Ice mengaku tetap konsisten mempelajari bahasa Korea melalui acara varietas secara mandiri. Baginya, kegemaran ini merupakan bagian dari pengembangan diri meskipun sebagian orang menganggap hobi tersebut dilakukan secara berlebihan.
"Bukan karena sok-sok ngikut-ngikutin, kayak kalau kita nonton variety show mereka di aplikasi atau kayak di YouTube, jadi lebih belajar sendiri," ucap Ice.
Hingga saat ini, Ice mengaku tetap menjadi penggemar yang realistis dengan tidak memaksakan diri secara finansial untuk membeli pernak-pernik atau tiket konser. Ia menekankan bahwa kecintaannya pada K-Pop masih berada dalam batas yang wajar.
"Saya belum pernah nonton konser K-Pop, juga enggak pernah beli lightstick atau album atau apa pun printilan-printilan K-Pop. Saya masih di tahap K-Pop yang waras, yang belum segila yang kayak yang di luar sana," kata Ice.
Sosiolog Universitas Negeri Jakarta, Rakhmat Hidayat, menjelaskan bahwa fenomena ini terjadi karena K-Pop berhasil menyatukan elemen global dan lokal dengan kualitas produksi yang tinggi. Media sosial memperkuat hubungan emosional antara idola dan para penggemarnya.
"K-Pop itu memiliki daya tarik yang kuat karena berhasil menggabungkan elemen-elemen global dan lokal dalam musik dan budaya pop," ungkap Rakhmat ketika dihubungi Kompas.com, Selasa.
Menurutnya, fenomena ini merupakan bentuk investasi pengalaman dan konsumsi emosional bagi masyarakat. Hiburan tersebut kini telah bergeser menjadi simbol aspirasi yang mendalam bagi identitas sosial individu di Indonesia.
"K-pop memberikan platform bagi penggemar untuk mengekspresikan diri dan menjadi bagian dari komunitas global yang terhubung melalui minat yang sama," sambung Rakhmat.

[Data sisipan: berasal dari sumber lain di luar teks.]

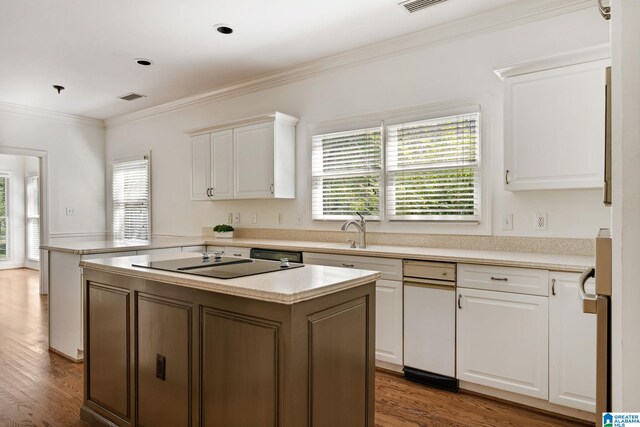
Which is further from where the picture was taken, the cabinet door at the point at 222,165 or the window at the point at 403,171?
the cabinet door at the point at 222,165

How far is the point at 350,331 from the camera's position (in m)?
1.84

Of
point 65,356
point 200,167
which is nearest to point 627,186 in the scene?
point 65,356

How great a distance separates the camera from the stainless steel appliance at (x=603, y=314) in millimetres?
1015

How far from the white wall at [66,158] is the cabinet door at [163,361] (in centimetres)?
509

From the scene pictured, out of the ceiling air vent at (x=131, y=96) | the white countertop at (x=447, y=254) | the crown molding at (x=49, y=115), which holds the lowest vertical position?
the white countertop at (x=447, y=254)

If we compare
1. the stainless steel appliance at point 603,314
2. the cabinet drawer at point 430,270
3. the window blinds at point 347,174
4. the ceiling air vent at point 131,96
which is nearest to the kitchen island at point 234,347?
the stainless steel appliance at point 603,314

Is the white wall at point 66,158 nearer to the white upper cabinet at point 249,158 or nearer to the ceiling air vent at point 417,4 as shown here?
the white upper cabinet at point 249,158

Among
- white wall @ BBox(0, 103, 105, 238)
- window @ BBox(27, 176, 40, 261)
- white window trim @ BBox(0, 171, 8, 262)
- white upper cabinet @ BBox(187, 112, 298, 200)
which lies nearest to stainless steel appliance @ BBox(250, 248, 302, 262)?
white upper cabinet @ BBox(187, 112, 298, 200)

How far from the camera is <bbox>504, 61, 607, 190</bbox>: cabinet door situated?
8.31ft

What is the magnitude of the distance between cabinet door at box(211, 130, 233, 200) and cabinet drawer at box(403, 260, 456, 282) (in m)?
2.34

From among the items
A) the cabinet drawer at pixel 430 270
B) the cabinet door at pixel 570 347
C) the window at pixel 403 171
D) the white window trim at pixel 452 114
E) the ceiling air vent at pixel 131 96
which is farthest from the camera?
the ceiling air vent at pixel 131 96

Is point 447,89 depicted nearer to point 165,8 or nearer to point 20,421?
point 165,8

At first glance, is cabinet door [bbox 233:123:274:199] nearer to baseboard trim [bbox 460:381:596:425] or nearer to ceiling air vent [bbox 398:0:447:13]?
ceiling air vent [bbox 398:0:447:13]

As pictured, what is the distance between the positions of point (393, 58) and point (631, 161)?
321cm
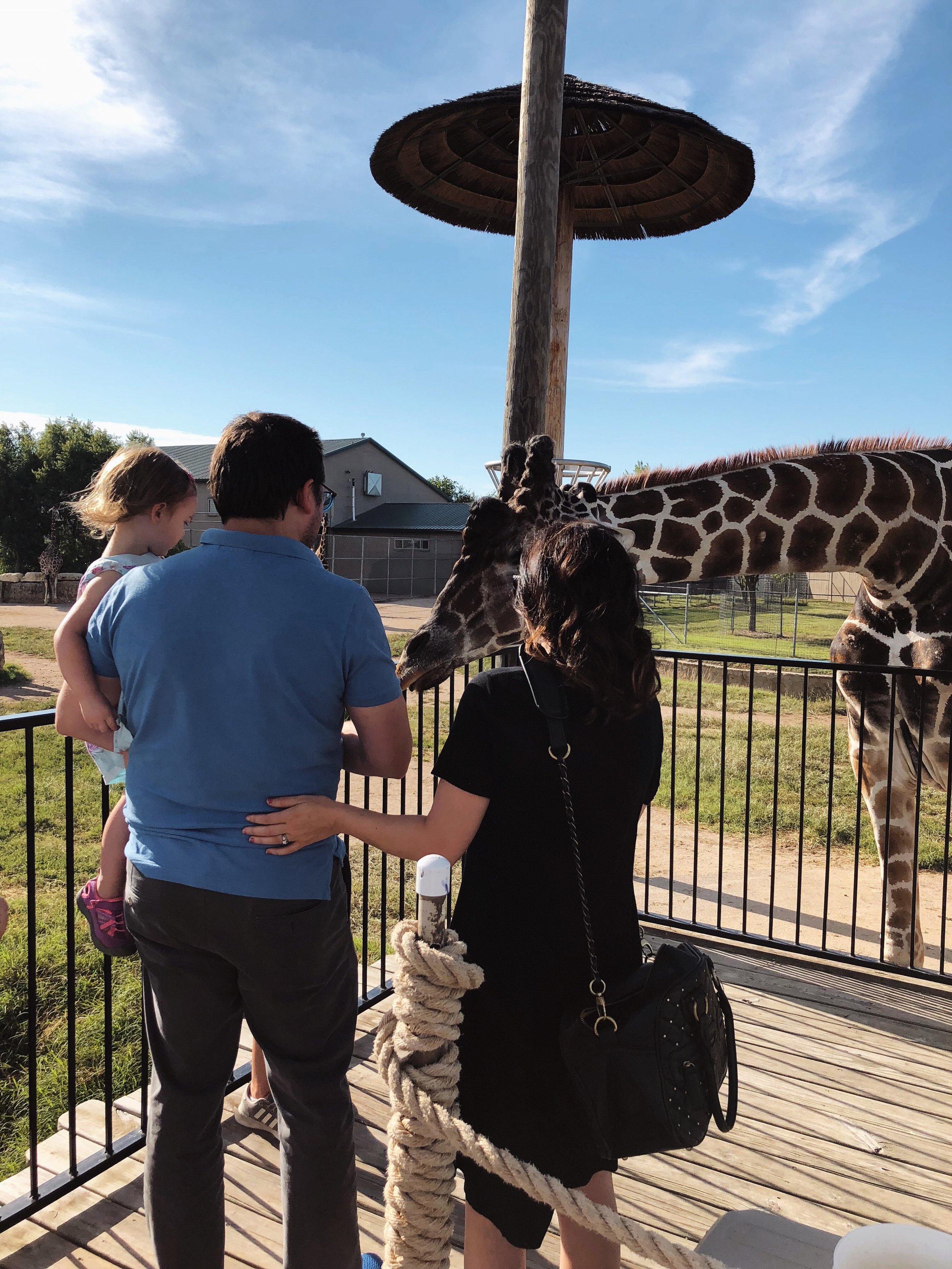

Rakhmat menambahkan bahwa masyarakat saat ini cenderung mengaitkan hubungan hiburan dengan pencapaian emosional yang lebih luas. Hal ini menjadikan K-Pop bukan sekadar musik, melainkan gaya hidup dan pencarian makna hidup.
"Terutama dari dunia K-Pop, kini menjadi simbol ya, simbol aspirasi dan pengaruh yang sangat besar, jauh melampaui hanya sekadar hiburan," jelas Rakhmat.